大引けの日経平均株価は前営業日比257円11銭高の2万3139円76銭と4日ぶり反発。東証1部の売買高概算は13億4148万株、売買代金概算は2兆3508億6000万円。値上がり銘柄数は1605、値下がり銘柄数は492、変わらずは74銘柄だった。
きょうの東京市場は前週末の米株高を受け、目先安心感が広がり買い優勢の地合いとなった。前週末は後場終盤に安倍首相の電撃的な辞任が伝わり波乱相場となったが、きょうは空売りの買い戻しを絡め日経平均は急反発、前週末の下げ幅を大きく上回り460円高の2万3300円台まで上昇する場面があった。菅官房長官が自民党総裁選に出馬する意向を固めたことが伝わるなか、安倍政権が行ってきた政策の踏襲が見込まれるとの見方からリスクを取る動きを後押しした。ただ、国内政治に対する不透明感も拭い切れず、買い一巡後は目先筋の利益確定売りで伸び悩んだ。
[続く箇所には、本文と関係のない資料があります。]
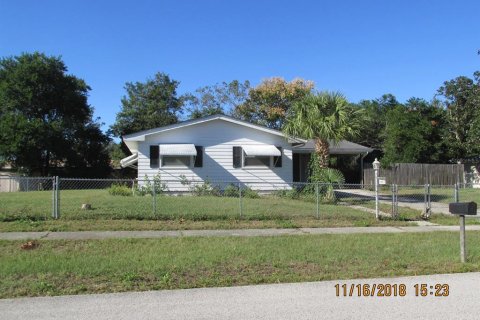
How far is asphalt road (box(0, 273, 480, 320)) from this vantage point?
5.12 meters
物色対象としてはバフェット氏率いるバークシャー・ハザウェイが日本の総合商社5社の株式をそれぞれ5%超取得したことが明らかとなり、いずれも大きく上値を伸ばした。全体売買代金は2兆3000億円台と2兆円台を上回った。
個別では、ソフトバンクグループ<9984>が買われ、三菱商事<8058>が物色人気。このほか伊藤忠商事<8001>や丸紅<8002>など総合商社株が軒並み高となった。ファーストリテイリング<9983>も大幅高。キーエンス<6861>、レーザーテック<6920>なども堅調。オリエンタルランド<4661>も買い優勢。アトラ<6029>はストップ高に買われ、セグエグループ<3968>、綿半ホールディングス<3199>なども値を飛ばした。スクロール<8005>も大幅高。
半面、KDDI<9433>が大きく売られたほか、NTTドコモ<9437>、NTT<9432>など大手通信株の下げが目立つ。トヨタ自動車<7203>が冴えず、SMC<6273>も値を下げた。河西工業<7256>が大幅下落、ショーケース<3909>、曙ブレーキ工業<7238>なども下値を探った。日本軽金属ホールディングス<5703>も軟調だった。